しかし、本来の意味とずれた場面で使われることも多く、使用頻度が高い割には正確な意味が意外と知られていない言葉の1つでもあります。
この機会に「本末転倒」の意味や使い方を調べてみましょう。
■「本末転倒」の意味とは?
ほんまつ【本末】 (1)もととすえ。物事の根本と末梢。基本的な大切なものと、どうでもよいもの。 (2)初めと終わり。 (3)本山(本寺)と末山(末寺)。 (『広辞苑 第七版』岩波書店)
ほんまつてんとう【本末転倒】 根本的な事柄とささいな事柄とを取り違えること。 (『広辞苑 第七版』岩波書店)
辞書によれば、「本末転倒」は、“ほんまつてんとう”と読み、「本末顛倒」とも書きます。「本末」の本(根本)と末(末梢)がひっくり返ってしまうことだと理解できます。
つまり、「本末転倒」とは、「本と末・先と後・重要なこととつまらないこと・目的と手段などを取り違えてしまうこと」を意味しています。

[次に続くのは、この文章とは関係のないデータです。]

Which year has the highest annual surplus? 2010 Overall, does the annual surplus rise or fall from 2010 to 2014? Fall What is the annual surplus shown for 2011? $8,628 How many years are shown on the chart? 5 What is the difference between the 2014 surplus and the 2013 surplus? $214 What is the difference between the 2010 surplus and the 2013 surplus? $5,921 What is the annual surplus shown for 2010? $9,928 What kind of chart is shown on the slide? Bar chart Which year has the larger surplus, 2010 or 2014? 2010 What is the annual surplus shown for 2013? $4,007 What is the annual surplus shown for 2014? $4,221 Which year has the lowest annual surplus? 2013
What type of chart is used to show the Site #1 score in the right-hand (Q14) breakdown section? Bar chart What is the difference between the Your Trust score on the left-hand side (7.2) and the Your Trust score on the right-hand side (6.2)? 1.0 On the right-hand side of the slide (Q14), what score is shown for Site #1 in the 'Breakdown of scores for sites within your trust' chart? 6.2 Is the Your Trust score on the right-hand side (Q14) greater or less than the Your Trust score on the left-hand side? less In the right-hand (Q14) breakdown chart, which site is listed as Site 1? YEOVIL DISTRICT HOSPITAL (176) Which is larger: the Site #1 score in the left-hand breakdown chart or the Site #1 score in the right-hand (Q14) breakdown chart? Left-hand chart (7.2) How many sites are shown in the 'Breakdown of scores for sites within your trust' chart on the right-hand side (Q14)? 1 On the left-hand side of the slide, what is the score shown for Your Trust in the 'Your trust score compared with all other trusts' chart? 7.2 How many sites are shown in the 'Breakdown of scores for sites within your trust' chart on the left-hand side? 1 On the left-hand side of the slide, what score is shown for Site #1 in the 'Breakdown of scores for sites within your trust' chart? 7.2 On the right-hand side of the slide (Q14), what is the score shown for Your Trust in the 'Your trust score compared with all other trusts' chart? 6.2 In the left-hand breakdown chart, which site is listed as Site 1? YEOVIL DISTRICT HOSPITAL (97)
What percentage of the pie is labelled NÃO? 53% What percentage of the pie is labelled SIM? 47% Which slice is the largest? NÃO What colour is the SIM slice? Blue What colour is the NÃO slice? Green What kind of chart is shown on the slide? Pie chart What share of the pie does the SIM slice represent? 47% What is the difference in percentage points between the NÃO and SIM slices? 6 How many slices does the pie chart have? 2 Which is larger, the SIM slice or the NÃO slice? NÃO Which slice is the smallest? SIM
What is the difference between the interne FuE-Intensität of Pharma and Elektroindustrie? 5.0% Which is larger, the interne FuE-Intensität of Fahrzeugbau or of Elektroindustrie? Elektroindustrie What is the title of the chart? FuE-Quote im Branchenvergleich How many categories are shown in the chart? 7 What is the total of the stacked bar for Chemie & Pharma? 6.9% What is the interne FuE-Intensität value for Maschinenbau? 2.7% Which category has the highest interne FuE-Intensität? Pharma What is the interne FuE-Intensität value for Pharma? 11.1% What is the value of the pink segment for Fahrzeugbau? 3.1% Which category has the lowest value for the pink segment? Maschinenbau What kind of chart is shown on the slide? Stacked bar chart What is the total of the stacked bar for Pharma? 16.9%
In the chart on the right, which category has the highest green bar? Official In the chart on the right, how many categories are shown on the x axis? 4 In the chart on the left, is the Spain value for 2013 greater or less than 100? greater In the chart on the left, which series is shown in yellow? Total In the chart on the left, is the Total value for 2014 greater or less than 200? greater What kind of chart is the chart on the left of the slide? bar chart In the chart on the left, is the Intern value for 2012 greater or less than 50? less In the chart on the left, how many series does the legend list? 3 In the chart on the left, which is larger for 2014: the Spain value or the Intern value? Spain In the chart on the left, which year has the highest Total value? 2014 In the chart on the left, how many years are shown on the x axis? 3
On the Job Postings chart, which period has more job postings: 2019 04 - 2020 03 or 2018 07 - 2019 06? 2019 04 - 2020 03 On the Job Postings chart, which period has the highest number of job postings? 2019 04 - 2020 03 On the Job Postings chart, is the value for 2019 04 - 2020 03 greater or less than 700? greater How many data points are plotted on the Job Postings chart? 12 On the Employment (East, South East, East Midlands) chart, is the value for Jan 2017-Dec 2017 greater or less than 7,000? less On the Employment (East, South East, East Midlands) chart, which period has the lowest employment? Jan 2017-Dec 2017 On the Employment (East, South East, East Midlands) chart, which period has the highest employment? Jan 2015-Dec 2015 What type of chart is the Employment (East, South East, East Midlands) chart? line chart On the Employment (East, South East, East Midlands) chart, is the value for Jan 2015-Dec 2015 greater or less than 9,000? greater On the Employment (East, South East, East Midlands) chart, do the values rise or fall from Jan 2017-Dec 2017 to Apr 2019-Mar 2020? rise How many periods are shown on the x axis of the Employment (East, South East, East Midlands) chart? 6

・大事なことがあるのに、どうでもいいことに熱中する ・先にすべきことが後回しになり、後でいいことが先になっている ・物事の本質を置き去りにして、つまらないことにこだわる ・目的があって手段があるのに、いつの間にか手段の方が大事になってしまっている
そうした状態の時に「本末転倒だね」などと使います。
■「本末転倒」はどんな時に使えるのか?(例文付き)
さて、実際に「本末転倒」という言葉をどのように使えるのか、いくつかの場面を示し、例文を紹介します。
◇本来の目的を取り違えている時
本来の目的を取り違え、望まない結果になってしまった時などに使います。
☆例文
・楽しい旅行だったよ、とお裾分けするのがお土産なのに、お土産選びで旅行を楽しめなかったら、本末転倒ですよ。